Morgan Stanley deal redoubles pressure to improve

April 21, 2011

By Antony Currie
The author is a Reuters Breakingviews columnist. The opinions expressed are his own.

Chalk one up for Morgan Stanley boss James Gorman. Persuading Mitsubishi UFJ Group to convert $7.8 billion of preferred stock into common shares early will save his bank almost $800 million a year in dividend payments and lift its common equity. It’s a smart and opportunistic move to offload the expensive capital that saved the Wall Street firm’s hide in the 2008 meltdown.
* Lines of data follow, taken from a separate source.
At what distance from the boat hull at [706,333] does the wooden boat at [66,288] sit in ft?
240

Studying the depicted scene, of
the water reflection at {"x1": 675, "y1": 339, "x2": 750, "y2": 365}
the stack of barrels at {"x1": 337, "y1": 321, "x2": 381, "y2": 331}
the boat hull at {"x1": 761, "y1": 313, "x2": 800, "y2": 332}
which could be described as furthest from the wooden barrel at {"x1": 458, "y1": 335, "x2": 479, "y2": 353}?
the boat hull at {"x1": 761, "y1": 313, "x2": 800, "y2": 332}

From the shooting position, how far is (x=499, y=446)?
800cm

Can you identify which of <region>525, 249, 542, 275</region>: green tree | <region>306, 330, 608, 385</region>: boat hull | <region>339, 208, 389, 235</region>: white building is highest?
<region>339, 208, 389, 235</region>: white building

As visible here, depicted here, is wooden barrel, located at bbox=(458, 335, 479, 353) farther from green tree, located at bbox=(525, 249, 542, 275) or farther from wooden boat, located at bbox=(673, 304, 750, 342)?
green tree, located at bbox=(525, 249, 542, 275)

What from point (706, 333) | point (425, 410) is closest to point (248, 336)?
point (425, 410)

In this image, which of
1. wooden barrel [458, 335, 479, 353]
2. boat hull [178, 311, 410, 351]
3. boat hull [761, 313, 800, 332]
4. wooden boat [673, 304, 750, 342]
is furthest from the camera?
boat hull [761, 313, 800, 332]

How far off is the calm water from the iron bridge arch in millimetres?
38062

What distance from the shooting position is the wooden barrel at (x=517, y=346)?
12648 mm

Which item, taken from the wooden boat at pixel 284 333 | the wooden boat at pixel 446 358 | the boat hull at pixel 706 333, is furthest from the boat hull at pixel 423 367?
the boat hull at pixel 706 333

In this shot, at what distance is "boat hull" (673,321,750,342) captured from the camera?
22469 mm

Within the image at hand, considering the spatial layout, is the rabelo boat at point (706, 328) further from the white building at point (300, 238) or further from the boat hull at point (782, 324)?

Of course, Morgan Stanley’s deal with its Japanese partner isn’t all good. Increasing the capital base makes the bank’s target of a mid-teens return on equity that much harder to reach, especially after achieving only about 6 percent in the first quarter. Not having to pay Mitsubishi dividends will only make up around half the extra earnings needed to post a 16.5 percent return with the extra capital — and to sustain it across the cycle.

That’s a distant prospect either way, even if Morgan Stanley is making progress. Its advisory and underwriting units are performing well and revenue from the equities sales and trading operation posted its best quarter since the crisis. But there’s a long way to go. At 10 percent, wealth management’s pre-tax margin is slightly better than what it posted for all of 2010, but it’s still half Gorman’s target.

Even the beleaguered fixed income trading unit looks better. Revenue more than doubled from the fourth quarter, after stripping out accounting dings on its own liabilities. But there’s still no tangible evidence Morgan Stanley is making sufficient headway to improve its market share from 6.5 percent among the top nine players to the 8 percent management wants to achieve within a year.

Gorman, who will be under growing pressure to improve the bank’s performance in his second year on the job, could decide to plow some of the additional equity into trading in hopes of increasing returns. Or he could lobby the Federal Reserve to allow his firm to buy back some of the extra capital. Neither step is a sure thing. For now, the Mitsubishi deal leaves the CEO’s recovery plan with less margin for error.